Don’t rely on the Shy Tory! Explain yourself, Mitt!
Late last month a British writer named Adam Shaw, writing for the American Thinker, proposed a theory that Republicans Mitt Romney and Paul Ryan might be in much better shape against President Barack Obama than is reflected in polling data.
He argues that an early 1990s phenomenon in the United Kingdom called “the Shy Tory” factor — in which polls overwhelmingly showed Labour (liberals) candidates cruising to victory but were stunned on Election Day when the Tories (conservatives) won— might be at play.
Writes Shaw: “Since the ascension of Thatcher to Downing Street in 1979, the Tories had been presented as a nasty, evil party that wanted to destroy communities in their war against the miners, gut health care, and take money from the poor to give to the rich via the poll tax. Does this sound familiar to any Americans at all?
“While the policies of the Conservative Party were popular, the media and the screeching left had helped turn the Tory brand into a toxic one that many people didn’t want to be associated with in spite of their secret support. Therefore, when polled, the shy Tories answered Labour, but voted Conservative.”
Shaw also indicated that the Bradley Effect — “the idea that when a black or minority candidate is on the ticket against a white candidate, certain voters may lie under pressure from a pollster, worried about being seen as a racist for choosing the white candidate over the minority” — might be more of a factor this year than 2008.
While it would be nice if the former theory holds true in 2012 and the Bradley Effect not an effect at all, and that people be honest about who they’re voting for based on ideology and not race, I believe both concepts are what Republicans might seek hope from if Obama maintains his lead, as I suspect he will.
I believe Obama leads in the polls now not because of frightened voters unwilling to go on record as not supporting him, but because he’s done a so-so job at painting Mitt Romney as an out-of-touch Plutocrat, and because Romney has not highlighted a competing vision for resurrecting the country’s gloomy condition as opposed to Obama’s uninspiring message of “it’s too slow, we know, it’s not good enough, give us more time.”
Without Romney elucidating a positive conservative philosophy, the damage done by George W. Bush and his spendthrift Republican congress will remain the lasting impression voters have of truly failed conservatism: expanding entitlements without paying for them, borrowing and spending money, making it easier for the Democrats and Obama to borrow and spend even more money, which they’re doing with relish.
There was genuine outrage among voters in 2010 over Obama and the Democrats taking the country hard left with a healthcare plan that remains deeply unpopular today, and a stimulus plan that didn’t provide the lift Obama’s team said it would.

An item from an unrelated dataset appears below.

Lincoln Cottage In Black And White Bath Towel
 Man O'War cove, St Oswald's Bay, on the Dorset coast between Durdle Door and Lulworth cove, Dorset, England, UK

I believe a wave could effervesce and sweep parts of the country if only Romney would properly tap into it. “Repeal Obamacare, Save Medicare.” It’s a bumper sticker that gives voters reason to ditch one unpopular entitlement to rescue a woefully underfunded one. Why Romney is not making this a more central part of his campaign — it was immediately after the Paul Ryan pick but has since faded – is beyond me. Obamacare is on the ballot this year. Romney has to drill into voters’ heads that they can have the final say about whether it is enacted. Also, Obama faults Republicans for not acting on his “Jobs” bill that’s mired in Congress. This “Jobs” bill is nothing more than slightly less stimulus designed to flow into the coffers of public sector unions (striking Chicago teachers, municipal employees, etc.). It does little or nothing to rev the real engine of job growth: the private sector.
Yet, Romney fails to highlight that Obama’s plans are not new, just more government spending which is enormously unpopular on the heels of $5 trillion in new debt that helps account for the nation’s $16 trillion debt.
Nationally, Obama has a 1% to 4% lead in the polls. His margins vary in leads over Romney in swing states. Can all of these polls be wrong? I doubt it. Misleading? Certainly. Many oversample Democrats, and this tips the scale in their direction. I wonder what the polls would reflect if 9% of Republicans were always oversampled.
Republican enthusiasm is greater now than it was in 2008, and I believe more GOP-inclined voters will head to the polls on Election Day. Obama seems to have done a good job greasing the wheels with his Hopey-Changey snake oil to again agitate his base into action.
Romney cannot count on Chick-fil-A-long lines of voters magically appearing on Election Day. The Republican Party should not have to rely on theories pointing to underestimated GOP turnout as potential paths to victory.
George Will said it best on This Week last Sunday: If the GOP cannot win in this environment they should get out of politics. If Romney cannot explain why Obama’s policies have failed and why his will work, and simply relies on telling people what they already know — the economy sucks — then he will lose one of the most winnable elections in history.